>> Begin Data extract
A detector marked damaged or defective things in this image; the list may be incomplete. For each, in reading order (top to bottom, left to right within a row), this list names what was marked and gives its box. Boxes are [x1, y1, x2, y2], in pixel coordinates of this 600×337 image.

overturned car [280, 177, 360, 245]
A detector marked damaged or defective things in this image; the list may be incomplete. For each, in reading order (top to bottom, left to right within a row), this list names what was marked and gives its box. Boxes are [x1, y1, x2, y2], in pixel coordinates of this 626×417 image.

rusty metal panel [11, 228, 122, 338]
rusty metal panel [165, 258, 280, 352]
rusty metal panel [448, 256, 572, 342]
>> End Data extract
>> Begin Data extract
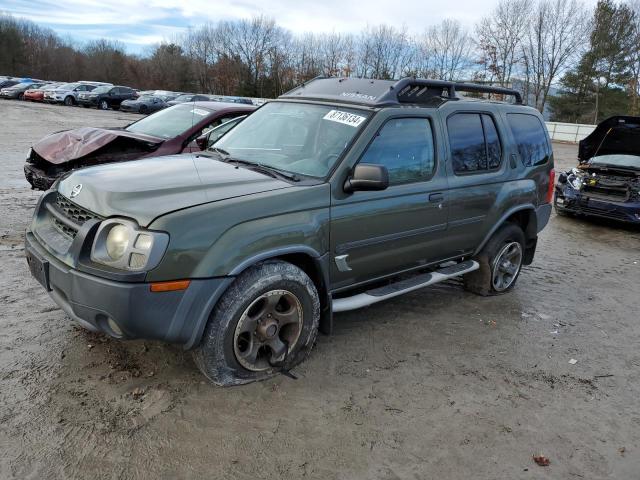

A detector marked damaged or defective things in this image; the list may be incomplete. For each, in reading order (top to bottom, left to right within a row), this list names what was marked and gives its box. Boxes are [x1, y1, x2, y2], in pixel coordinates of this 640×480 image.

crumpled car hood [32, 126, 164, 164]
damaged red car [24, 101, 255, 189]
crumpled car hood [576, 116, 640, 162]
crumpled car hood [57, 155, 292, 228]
>> End Data extract
Written instruction: Reproduce the lines starting at the one containing "this 640×480 image." and ending at the one containing "crumpled car hood [57, 155, 292, 228]", substituting "display order" for "reading order" and leaving everything else unchanged.

Written response:
A detector marked damaged or defective things in this image; the list may be incomplete. For each, in display order (top to bottom, left to right within a row), this list names what was marked and gives its box. Boxes are [x1, y1, x2, y2], in pixel coordinates of this 640×480 image.

crumpled car hood [32, 126, 164, 164]
damaged red car [24, 101, 255, 189]
crumpled car hood [576, 116, 640, 162]
crumpled car hood [57, 155, 292, 228]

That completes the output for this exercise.